Re: [PATCH] gfs2: Revert "Fix loop in gfs2_rbm_find"

From: Linus Torvalds
Date: Thu Jan 31 2019 - 13:41:20 EST


On Wed, Jan 30, 2019 at 12:30 PM Andreas Gruenbacher
<agruenba@xxxxxxxxxx> wrote:
>
> This reverts commit 2d29f6b96d8f80322ed2dd895bca590491c38d34.
>
> It turns out that the fix can lead to a ~20 percent performance regression
> in initial writes to the page cache according to iozone. Let's revert this
> for now to have more time for a proper fix.

Ugh. I think part of the problem is that the

n += (rbm->bii - initial_bii);

doesn't make any sense when we just set rbm->bii to 0 a couple of
lines earlier. So it's basically a really odd way to write

n -= initial_bii;

which in turn really doesn't make any sense _either_.

So I'l all for reverting the commit because it caused a performance
regression, but the end result really is all kinds of odd.

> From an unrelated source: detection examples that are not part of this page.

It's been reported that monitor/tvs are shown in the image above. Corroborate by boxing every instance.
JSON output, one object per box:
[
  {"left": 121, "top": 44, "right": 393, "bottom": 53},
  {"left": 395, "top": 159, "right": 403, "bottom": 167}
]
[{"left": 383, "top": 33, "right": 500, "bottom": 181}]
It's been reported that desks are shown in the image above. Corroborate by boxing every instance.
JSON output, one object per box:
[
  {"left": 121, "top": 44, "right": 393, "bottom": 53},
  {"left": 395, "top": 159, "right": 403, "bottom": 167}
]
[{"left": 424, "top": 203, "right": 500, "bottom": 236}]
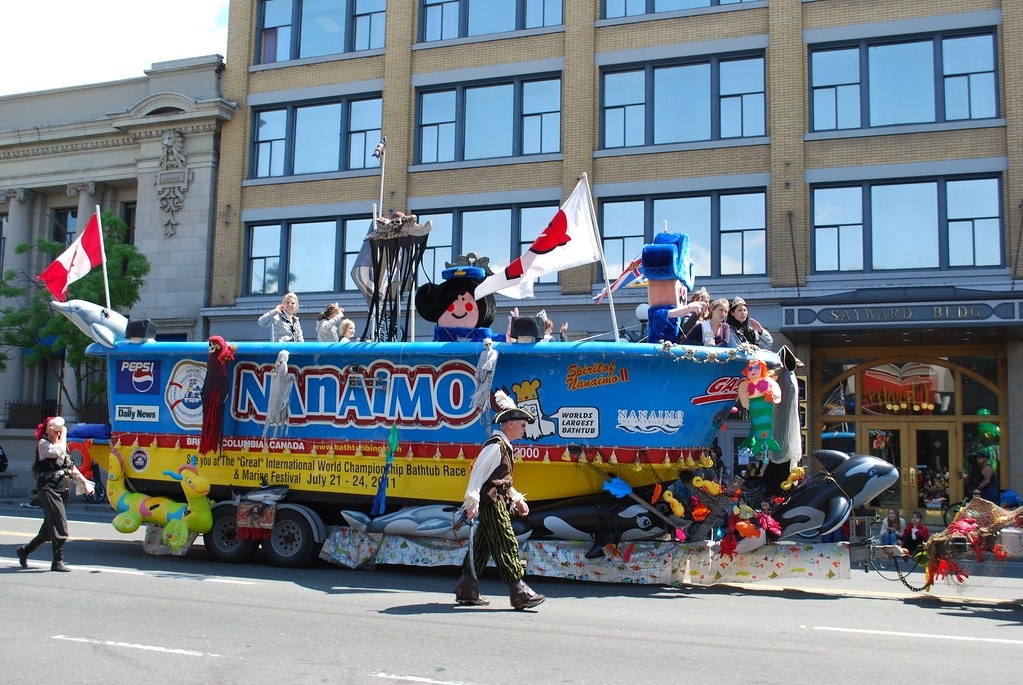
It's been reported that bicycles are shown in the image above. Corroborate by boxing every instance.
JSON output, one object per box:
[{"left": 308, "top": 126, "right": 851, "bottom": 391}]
[
  {"left": 944, "top": 488, "right": 1019, "bottom": 529},
  {"left": 83, "top": 460, "right": 106, "bottom": 503}
]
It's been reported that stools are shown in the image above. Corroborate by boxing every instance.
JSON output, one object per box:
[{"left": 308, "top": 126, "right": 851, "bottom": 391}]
[{"left": 0, "top": 472, "right": 18, "bottom": 497}]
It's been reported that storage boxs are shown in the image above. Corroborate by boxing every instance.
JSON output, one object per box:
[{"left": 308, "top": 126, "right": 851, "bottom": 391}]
[{"left": 1000, "top": 526, "right": 1023, "bottom": 557}]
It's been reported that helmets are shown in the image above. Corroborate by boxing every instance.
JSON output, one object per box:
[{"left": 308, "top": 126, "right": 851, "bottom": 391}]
[{"left": 977, "top": 451, "right": 990, "bottom": 458}]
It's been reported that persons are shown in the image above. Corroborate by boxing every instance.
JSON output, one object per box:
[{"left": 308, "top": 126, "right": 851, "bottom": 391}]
[
  {"left": 969, "top": 487, "right": 983, "bottom": 500},
  {"left": 975, "top": 452, "right": 1001, "bottom": 506},
  {"left": 315, "top": 303, "right": 344, "bottom": 342},
  {"left": 337, "top": 319, "right": 356, "bottom": 342},
  {"left": 454, "top": 407, "right": 547, "bottom": 612},
  {"left": 257, "top": 292, "right": 306, "bottom": 342},
  {"left": 680, "top": 289, "right": 774, "bottom": 350},
  {"left": 879, "top": 506, "right": 906, "bottom": 545},
  {"left": 537, "top": 316, "right": 568, "bottom": 343},
  {"left": 903, "top": 510, "right": 929, "bottom": 555},
  {"left": 16, "top": 417, "right": 96, "bottom": 572}
]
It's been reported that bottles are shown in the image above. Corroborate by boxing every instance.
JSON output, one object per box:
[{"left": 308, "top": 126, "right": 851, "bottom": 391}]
[{"left": 53, "top": 416, "right": 65, "bottom": 431}]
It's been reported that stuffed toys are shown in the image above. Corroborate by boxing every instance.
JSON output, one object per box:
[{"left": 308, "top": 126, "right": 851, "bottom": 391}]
[{"left": 641, "top": 232, "right": 705, "bottom": 343}]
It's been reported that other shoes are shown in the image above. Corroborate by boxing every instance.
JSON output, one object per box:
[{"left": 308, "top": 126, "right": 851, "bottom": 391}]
[
  {"left": 16, "top": 545, "right": 28, "bottom": 568},
  {"left": 51, "top": 561, "right": 71, "bottom": 572}
]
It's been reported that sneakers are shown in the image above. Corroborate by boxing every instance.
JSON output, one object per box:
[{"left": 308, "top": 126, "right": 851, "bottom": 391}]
[
  {"left": 455, "top": 595, "right": 489, "bottom": 606},
  {"left": 514, "top": 594, "right": 545, "bottom": 610}
]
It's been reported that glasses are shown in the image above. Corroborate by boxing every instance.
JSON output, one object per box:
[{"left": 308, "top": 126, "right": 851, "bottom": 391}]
[{"left": 973, "top": 493, "right": 982, "bottom": 495}]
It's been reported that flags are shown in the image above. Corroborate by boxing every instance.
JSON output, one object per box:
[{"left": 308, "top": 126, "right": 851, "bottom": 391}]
[
  {"left": 35, "top": 213, "right": 103, "bottom": 302},
  {"left": 473, "top": 173, "right": 602, "bottom": 300}
]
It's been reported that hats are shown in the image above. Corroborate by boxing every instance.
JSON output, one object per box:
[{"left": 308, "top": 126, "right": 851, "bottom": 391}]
[{"left": 492, "top": 390, "right": 536, "bottom": 425}]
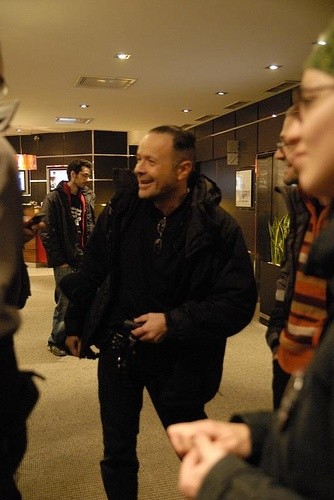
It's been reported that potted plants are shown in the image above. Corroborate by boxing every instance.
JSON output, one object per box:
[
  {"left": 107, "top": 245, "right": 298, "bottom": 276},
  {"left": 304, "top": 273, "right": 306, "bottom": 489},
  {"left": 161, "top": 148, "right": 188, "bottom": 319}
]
[{"left": 259, "top": 215, "right": 290, "bottom": 328}]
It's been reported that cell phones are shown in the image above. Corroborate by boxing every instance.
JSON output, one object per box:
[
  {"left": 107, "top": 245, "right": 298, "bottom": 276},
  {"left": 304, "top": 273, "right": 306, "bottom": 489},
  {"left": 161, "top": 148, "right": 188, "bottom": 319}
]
[{"left": 24, "top": 213, "right": 45, "bottom": 230}]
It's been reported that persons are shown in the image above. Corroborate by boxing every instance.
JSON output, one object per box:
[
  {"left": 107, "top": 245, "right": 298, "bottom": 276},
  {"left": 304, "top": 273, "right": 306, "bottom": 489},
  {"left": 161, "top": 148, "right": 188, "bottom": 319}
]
[
  {"left": 57, "top": 125, "right": 257, "bottom": 500},
  {"left": 166, "top": 24, "right": 334, "bottom": 500},
  {"left": 38, "top": 159, "right": 96, "bottom": 357},
  {"left": 0, "top": 49, "right": 32, "bottom": 500}
]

Is the bug as simple as "we incremented the iterator counter twice"?
Because in the -E2BIG case, we first increment it by the difference in
bii, but then we *also* increment it in res_covered_end_of_rgrp()
(which we do *not* do for the "ret > 0" case, which goes to
next_iter).

So if somebody can run the performance test again, how does it look if
*instead* of the revert, we do what looks at least _slightly_ more
sensible, and move the "increment iteration count" up to the
next-bitmap case instead?

At that point, it will actually match the bii updates (because
next_bitmap also updates rbm->bii). Hmm?

Something like the whitespace-damaged thinig below. Completely
untested. But *if* this works, it would make more sense than the
revert..

Hmm?

Linus

--- snip snip ---
diff --git a/fs/gfs2/rgrp.c b/fs/gfs2/rgrp.c
index 831d7cb5a49c..5b1006d5344f 100644
--- a/fs/gfs2/rgrp.c
+++ b/fs/gfs2/rgrp.c
@@ -1796,10 +1796,10 @@ static int gfs2_rbm_find(struct gfs2_rbm
*rbm, u8 state, u32 *minext,
rbm->bii++;
if (rbm->bii == rbm->rgd->rd_length)
rbm->bii = 0;
+ n++;
res_covered_end_of_rgrp:
if ((rbm->bii == 0) && nowrap)
break;
- n++;
next_iter:
if (n >= iters)
break;